Along the path that leads to Zim and glorious justice are a gallery of adversaries, both human and not. The most interesting of which are swordsman summoned from the desert sand and a particularly Lovecraftian sea monster that eviscerates stuff with its creepy tentacles. The action scenes are well handled and convincingly shot, framed against some absolutely stunning scenery that has been augmented just enough to evoke the Frazetta paintings that adorn Conan’s published sagas. Nispel wallows in the gore, throwing more viscera at the screen than was in any of the other iterations combined. Consider for instance, the moment where Conan rams his meaty knuckles into the open nasal cavity of a villain with a chopped-off schnoz. For those who enjoy such things, there’s a veritable buffet of beheadings, stabbings, and separated arteries spurting in the general direction of everywhere.
What about a love interest, though? What’s a barbarian without his main squeeze? Arnold got Valeria and leggy dancer Sandahl Bergman. Momoa’s Conan gets hottie redhead Rachel Nichols as warrior monk Tamara. The witchy Marique (Rose McGowan)—Zim’s creepy daughter with inappropriate daddy issues—discovers that the apocalyptic mask requires, as do many arcane artifacts, a particular and special element to activate it; the lifeblood of an ‘Ancient’. Since this is an endeavor aimed mostly at adolescent males, Tamara is that ancient. She’s also not really all that monk-like, especially once she’s excited the passions of Conan. Faster than you can say Skinemax, the two of them are off in the wild engaging in soft-focus co-mingling. Nichols is beautiful but doesn’t quite take command as a female with enough spunk and nerve to match the Cimmerian.

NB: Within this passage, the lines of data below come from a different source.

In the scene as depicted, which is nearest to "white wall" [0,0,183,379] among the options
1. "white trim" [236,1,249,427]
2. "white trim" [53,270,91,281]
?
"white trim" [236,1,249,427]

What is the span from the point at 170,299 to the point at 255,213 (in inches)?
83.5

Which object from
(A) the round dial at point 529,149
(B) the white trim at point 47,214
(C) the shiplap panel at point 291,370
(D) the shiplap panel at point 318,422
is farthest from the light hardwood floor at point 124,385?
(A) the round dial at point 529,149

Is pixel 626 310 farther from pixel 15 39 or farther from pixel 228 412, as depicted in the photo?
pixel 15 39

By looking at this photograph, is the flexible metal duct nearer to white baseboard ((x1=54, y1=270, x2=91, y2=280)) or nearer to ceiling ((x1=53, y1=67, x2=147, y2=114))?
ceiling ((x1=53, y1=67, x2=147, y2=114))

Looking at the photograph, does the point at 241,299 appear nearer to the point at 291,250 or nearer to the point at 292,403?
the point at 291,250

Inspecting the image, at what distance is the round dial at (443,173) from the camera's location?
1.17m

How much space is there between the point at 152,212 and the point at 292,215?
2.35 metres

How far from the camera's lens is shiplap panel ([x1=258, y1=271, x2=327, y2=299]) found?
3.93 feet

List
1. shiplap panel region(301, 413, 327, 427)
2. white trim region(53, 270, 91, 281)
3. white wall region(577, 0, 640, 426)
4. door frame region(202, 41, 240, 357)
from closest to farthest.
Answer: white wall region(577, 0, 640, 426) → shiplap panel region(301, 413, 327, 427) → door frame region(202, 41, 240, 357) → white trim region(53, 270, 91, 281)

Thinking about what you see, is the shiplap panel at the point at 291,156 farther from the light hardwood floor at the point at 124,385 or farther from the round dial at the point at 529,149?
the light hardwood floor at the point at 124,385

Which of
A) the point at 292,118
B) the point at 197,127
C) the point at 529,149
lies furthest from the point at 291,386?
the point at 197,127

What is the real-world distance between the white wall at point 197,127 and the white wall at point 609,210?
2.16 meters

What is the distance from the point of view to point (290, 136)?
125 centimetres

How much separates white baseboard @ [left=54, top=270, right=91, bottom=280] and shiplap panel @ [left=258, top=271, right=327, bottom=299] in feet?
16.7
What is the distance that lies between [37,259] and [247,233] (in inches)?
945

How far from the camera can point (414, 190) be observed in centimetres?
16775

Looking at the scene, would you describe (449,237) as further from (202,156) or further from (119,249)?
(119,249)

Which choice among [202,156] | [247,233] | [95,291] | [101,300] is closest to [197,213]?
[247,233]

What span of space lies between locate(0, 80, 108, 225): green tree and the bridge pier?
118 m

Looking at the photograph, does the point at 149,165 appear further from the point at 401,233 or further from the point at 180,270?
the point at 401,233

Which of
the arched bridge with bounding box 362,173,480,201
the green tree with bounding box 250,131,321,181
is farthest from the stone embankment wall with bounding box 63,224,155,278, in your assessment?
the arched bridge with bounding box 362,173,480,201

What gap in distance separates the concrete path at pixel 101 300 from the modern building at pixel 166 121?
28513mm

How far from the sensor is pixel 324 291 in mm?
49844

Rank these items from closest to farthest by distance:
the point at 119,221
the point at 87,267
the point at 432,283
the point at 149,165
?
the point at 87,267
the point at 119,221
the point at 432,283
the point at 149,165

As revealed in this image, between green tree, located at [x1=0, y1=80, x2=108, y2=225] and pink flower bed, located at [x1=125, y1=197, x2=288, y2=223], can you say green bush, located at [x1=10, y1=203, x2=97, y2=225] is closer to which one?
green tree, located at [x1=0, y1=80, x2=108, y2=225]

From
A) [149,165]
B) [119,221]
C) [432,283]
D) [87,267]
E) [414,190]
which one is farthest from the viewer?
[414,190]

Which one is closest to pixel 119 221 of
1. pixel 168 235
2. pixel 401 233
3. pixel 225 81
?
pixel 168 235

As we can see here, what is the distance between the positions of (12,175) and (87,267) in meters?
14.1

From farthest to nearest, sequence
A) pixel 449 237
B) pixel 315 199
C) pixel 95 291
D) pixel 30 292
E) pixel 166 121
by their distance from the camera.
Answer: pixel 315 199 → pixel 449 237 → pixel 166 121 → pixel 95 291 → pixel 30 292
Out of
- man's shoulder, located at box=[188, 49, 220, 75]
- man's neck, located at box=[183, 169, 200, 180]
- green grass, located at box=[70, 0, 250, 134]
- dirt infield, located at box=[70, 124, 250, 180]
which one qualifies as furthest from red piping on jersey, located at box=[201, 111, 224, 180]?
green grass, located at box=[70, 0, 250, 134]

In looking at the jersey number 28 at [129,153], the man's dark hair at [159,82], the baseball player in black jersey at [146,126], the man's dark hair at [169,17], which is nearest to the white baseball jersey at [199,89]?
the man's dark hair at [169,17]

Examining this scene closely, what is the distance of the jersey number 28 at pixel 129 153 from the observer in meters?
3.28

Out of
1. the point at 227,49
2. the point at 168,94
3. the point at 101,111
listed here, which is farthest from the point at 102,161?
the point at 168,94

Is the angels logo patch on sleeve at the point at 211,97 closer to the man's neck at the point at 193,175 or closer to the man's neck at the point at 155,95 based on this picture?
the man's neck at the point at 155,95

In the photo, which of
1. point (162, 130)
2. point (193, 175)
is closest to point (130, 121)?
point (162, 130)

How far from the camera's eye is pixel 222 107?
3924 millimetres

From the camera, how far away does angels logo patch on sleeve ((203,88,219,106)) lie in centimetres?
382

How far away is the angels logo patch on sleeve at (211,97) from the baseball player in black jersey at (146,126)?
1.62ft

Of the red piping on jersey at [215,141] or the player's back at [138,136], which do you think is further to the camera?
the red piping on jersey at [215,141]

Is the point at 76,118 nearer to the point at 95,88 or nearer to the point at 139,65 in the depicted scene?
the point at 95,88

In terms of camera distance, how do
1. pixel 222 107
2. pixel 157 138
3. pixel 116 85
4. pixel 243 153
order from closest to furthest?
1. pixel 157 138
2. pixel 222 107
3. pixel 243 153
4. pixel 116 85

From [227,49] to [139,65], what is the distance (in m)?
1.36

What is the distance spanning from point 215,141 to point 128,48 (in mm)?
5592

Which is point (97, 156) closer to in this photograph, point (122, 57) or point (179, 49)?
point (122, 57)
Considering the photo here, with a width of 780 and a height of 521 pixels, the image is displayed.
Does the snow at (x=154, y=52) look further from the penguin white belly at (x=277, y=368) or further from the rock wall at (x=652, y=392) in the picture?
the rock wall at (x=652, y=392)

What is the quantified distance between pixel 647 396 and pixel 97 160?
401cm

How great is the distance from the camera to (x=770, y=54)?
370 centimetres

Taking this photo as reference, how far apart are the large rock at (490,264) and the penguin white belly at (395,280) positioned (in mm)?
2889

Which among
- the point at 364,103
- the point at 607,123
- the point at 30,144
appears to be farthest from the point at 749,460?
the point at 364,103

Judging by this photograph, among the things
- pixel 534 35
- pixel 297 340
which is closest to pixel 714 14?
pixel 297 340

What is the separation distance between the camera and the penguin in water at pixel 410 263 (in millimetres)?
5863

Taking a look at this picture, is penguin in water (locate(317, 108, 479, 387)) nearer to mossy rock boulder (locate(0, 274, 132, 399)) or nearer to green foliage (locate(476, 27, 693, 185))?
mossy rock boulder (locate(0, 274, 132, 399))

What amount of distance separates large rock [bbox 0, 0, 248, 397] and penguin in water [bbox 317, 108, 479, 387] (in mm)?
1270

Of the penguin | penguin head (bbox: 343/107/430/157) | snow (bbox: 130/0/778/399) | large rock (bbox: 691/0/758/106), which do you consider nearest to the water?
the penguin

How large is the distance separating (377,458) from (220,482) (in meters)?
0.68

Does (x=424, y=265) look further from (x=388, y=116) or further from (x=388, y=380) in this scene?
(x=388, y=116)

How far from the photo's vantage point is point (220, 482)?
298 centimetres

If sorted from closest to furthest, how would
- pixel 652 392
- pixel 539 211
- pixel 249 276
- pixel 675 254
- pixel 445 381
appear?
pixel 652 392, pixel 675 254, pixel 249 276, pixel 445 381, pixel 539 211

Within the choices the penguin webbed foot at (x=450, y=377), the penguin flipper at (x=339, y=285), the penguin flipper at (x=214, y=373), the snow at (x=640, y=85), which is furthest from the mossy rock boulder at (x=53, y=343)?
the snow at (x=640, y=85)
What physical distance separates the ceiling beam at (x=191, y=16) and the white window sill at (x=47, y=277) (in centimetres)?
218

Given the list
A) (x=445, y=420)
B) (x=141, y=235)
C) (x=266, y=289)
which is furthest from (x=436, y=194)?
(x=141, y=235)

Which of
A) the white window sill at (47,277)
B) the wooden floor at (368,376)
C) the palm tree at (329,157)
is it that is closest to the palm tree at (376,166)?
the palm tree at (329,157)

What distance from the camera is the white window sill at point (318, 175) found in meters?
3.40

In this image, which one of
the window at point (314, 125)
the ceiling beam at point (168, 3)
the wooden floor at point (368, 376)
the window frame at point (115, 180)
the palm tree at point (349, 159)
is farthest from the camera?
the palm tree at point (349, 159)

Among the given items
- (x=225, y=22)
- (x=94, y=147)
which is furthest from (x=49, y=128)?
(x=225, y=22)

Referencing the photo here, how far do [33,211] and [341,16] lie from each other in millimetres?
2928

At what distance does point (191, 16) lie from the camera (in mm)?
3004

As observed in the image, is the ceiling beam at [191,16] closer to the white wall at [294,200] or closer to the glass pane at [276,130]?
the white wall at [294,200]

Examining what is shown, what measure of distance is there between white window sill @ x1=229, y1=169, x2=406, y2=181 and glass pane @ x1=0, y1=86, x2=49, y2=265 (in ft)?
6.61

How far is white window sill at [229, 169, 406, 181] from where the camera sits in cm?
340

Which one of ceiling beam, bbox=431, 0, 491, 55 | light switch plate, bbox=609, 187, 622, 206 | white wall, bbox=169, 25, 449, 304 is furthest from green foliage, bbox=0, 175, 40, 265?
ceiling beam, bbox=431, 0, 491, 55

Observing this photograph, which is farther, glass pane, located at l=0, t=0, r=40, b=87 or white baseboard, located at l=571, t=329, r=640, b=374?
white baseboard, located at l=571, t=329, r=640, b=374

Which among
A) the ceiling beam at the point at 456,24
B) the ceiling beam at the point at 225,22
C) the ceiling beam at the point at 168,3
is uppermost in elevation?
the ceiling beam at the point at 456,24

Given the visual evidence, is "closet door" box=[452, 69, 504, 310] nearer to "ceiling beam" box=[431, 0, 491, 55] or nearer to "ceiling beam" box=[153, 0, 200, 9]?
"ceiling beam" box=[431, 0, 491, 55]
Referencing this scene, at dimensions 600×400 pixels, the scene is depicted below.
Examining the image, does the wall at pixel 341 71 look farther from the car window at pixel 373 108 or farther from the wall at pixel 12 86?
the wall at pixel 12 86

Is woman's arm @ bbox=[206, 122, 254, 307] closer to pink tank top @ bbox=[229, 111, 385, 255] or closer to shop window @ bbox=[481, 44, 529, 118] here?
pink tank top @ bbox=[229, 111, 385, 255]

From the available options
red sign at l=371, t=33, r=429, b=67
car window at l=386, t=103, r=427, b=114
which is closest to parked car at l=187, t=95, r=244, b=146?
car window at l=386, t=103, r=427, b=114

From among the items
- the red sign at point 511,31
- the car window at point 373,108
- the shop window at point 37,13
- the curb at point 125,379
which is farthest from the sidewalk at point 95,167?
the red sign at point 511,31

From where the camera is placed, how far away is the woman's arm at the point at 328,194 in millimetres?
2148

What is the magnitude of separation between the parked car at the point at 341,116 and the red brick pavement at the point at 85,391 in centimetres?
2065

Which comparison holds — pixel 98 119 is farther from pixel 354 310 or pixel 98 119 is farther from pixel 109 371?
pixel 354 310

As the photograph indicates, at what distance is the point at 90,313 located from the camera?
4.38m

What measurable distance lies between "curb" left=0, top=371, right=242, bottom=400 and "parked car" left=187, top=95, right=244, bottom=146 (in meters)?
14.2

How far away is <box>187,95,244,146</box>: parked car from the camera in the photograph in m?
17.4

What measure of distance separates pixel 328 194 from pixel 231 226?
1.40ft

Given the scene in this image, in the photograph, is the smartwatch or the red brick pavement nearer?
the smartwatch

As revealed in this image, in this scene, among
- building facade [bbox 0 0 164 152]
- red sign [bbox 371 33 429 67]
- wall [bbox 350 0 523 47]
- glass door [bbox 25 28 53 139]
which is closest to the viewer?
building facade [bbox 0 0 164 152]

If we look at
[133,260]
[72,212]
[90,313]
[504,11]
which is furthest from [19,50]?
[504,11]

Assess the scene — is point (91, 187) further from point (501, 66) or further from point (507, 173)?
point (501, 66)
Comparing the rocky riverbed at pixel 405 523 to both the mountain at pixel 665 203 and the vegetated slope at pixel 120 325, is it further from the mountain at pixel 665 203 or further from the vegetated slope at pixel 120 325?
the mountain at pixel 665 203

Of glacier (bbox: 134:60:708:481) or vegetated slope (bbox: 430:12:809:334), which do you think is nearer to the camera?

Marique is the only other female of note in the story, and although her costume design is vampy and intriguing, McGowan’s overacting and her unsavory fascination with daddy make her a one-note goth cartoon. That Saturday morning mindset extends to Lang’s Zim as well, and although the actor is gifted at giving snaky bad guys odd definition, there’s not much he can do with this one. He can leer with skill, but everything out of his mouth sounds like it was written on post-its by Snidely Whiplash.
What makes the film a fun ride is the casting of Jason Momoa as the titular hero. A Hawaiian model turned actor, Momoa has already done the barbarian thing as Kal Drogo on HBO’s Game of Thrones. He has the dark, toned look of the character and his sneers are on par with Schwarzenegger, whose lips behaved like roller coasters in the older films. Momoa is also a better actor than Arnold, and tries to display the heart and verve of a hero hidden inside of a Wildman.
The problem is that’s not how this Conan is written. The moral code of Conan, often represented as more noble than the supposedly civilized leaders around him, is fairly absent in this outing. Truthfully, there’s not much distinguishing Zim’s quest and drive from the hero’s, and that muddies the film thematically, while the 3D muddies it visually. The result is an entertaining swashbuckler that meets the basic needs of the genre without being memorable. In Momoa we have a worthy Conan. Next time, let’s get a script and a director with a better understanding of the character. May I suggest an adaptation of Howard’s Beyond the Black River? That’s a tale with legitimate bite and a barbarian worthy of the big screen.